Biotinylated 4sU-RNA was recovered using the μMacs Streptavidin Kit (Miltenyi). Per microgram of recovered biotinylated 4sU-RNA, 0.5 μL of streptavidin beads were added, in a total volume of 200 μL. Samples were washed six times, eluted in fresh 100 mM DTT, and further purified using the RNA Clean & Concentrator-5 kit (Zymoresearch). Libraries for RNA-seq were constructed using NEBNext® Ultra II Directional RNA Library Prep Kit for Illumina®.

4sU and RNA-seq analysis

The two replicates of RNA-seq data for the E14 mES cell line were retrieved from the mouse ENCODE project. The raw reads from our 4sU data and ENCODE data were mapped to the mm10 reference genome with STAR61 under the default parameters apart from (–outFilterMultimapNmax 1 –outFilterMismatchNmax 8 –alignEndsType EndToEnd). The gene expression level (FPKM) was called with Cufflinks62. We divided the genes equally into four groups (i.e., High, Intermediate, Low and No) based on expression level.

ChromHMM analysis

Using ENCODE ChIP-seq data for various histone modifications and transcription factors, we defined 12 candidate chromatin states (enhancer, promoter, gene body, CTCF-binding sites, etc) using ChromHMM (v1.11)63 according to instructions (https://github.com/guifengwei/ChromHMM_mESC_mm10). We used the peaks called by MACS2 to calculate the enrichment of HDAC1, MTA2, PWWP2A, PWWP2B, and DNaseI across the 12 chromatin states.

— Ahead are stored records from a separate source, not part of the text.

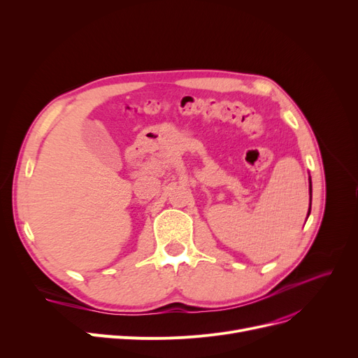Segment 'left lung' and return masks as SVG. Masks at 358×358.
I'll use <instances>...</instances> for the list:
<instances>
[{
	"instance_id": "8db88e82",
	"label": "left lung",
	"mask_w": 358,
	"mask_h": 358,
	"mask_svg": "<svg viewBox=\"0 0 358 358\" xmlns=\"http://www.w3.org/2000/svg\"><path fill=\"white\" fill-rule=\"evenodd\" d=\"M310 182V181H309ZM309 192H310V197H312V182H310V185H309ZM309 213H310V206H309ZM309 213H308V216H309Z\"/></svg>"
}]
</instances>
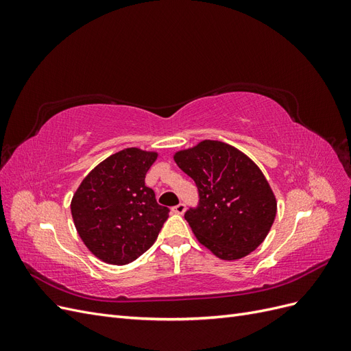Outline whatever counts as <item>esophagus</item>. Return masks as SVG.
<instances>
[{"label": "esophagus", "instance_id": "obj_1", "mask_svg": "<svg viewBox=\"0 0 351 351\" xmlns=\"http://www.w3.org/2000/svg\"><path fill=\"white\" fill-rule=\"evenodd\" d=\"M184 210H186V205L184 204H178L177 206L173 208V212H174V214H177V215H183Z\"/></svg>", "mask_w": 351, "mask_h": 351}]
</instances>
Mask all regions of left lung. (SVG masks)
Segmentation results:
<instances>
[{
	"mask_svg": "<svg viewBox=\"0 0 351 351\" xmlns=\"http://www.w3.org/2000/svg\"><path fill=\"white\" fill-rule=\"evenodd\" d=\"M174 161L199 190V206L184 214L199 243L222 261L241 259L256 249L277 215V199L261 168L219 141L178 151Z\"/></svg>",
	"mask_w": 351,
	"mask_h": 351,
	"instance_id": "1",
	"label": "left lung"
}]
</instances>
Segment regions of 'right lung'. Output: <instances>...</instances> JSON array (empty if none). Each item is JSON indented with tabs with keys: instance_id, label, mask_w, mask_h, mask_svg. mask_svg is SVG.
Instances as JSON below:
<instances>
[{
	"instance_id": "add662e5",
	"label": "right lung",
	"mask_w": 351,
	"mask_h": 351,
	"mask_svg": "<svg viewBox=\"0 0 351 351\" xmlns=\"http://www.w3.org/2000/svg\"><path fill=\"white\" fill-rule=\"evenodd\" d=\"M156 158V152L127 147L95 167L73 195L74 226L98 259L125 265L155 243L169 212L145 186Z\"/></svg>"
}]
</instances>
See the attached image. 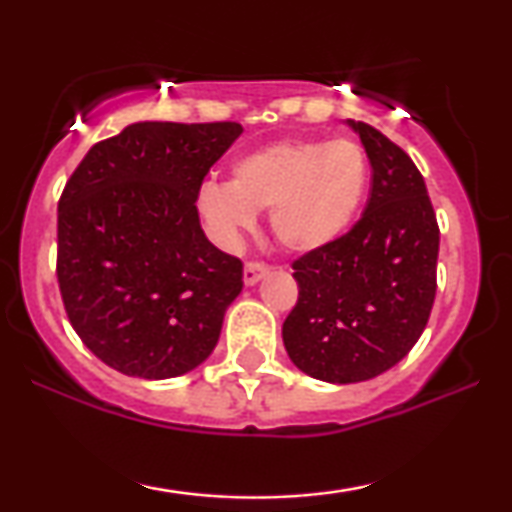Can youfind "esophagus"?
<instances>
[{
  "label": "esophagus",
  "mask_w": 512,
  "mask_h": 512,
  "mask_svg": "<svg viewBox=\"0 0 512 512\" xmlns=\"http://www.w3.org/2000/svg\"><path fill=\"white\" fill-rule=\"evenodd\" d=\"M265 275H268V265H263V263L244 265V284L247 286H256Z\"/></svg>",
  "instance_id": "1"
}]
</instances>
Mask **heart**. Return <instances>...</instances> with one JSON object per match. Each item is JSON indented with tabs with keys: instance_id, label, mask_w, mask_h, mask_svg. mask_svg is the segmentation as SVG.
I'll use <instances>...</instances> for the list:
<instances>
[{
	"instance_id": "1",
	"label": "heart",
	"mask_w": 512,
	"mask_h": 512,
	"mask_svg": "<svg viewBox=\"0 0 512 512\" xmlns=\"http://www.w3.org/2000/svg\"><path fill=\"white\" fill-rule=\"evenodd\" d=\"M366 186L368 160L359 144L282 139L237 158L230 181H205L195 212L209 237L230 249L254 228L256 212L270 209L277 242L312 254L349 228Z\"/></svg>"
}]
</instances>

Polymerase pausing index analysis

The pausing index is defined as the ratio of the reads density within promoter regions (−200 to 300 bp relative to transcription start site) over the reads density within the gene body (300bp downstream of the TSS –1000 bp downstream of transcription termination site). For genes with multiple isoforms, the isoform (longer than 200 nt) with the maximum pausing index was taken for further analysis.

Statistical analysis

Various statistical methods were used as appropriate and are indicated in the corresponding figure legends. The P-values of the ChIP-qPCR analysis were calculated on the basis of Student’s t-test with P < 0.05 as significance level and shown as mean ± SEM. The two sided non-parametric Mann–Whitney test was performed to examine the significance in the Pausing Index analysis. For all the boxplots, the lower edge of the box represents the first quartile and the upper edge represents the third quartile. The horizontal line inside the box indicates the median. Whiskers identify the farthest data points within 1.5X the interquartile range (IQR). All the statistical analysis was performed in R.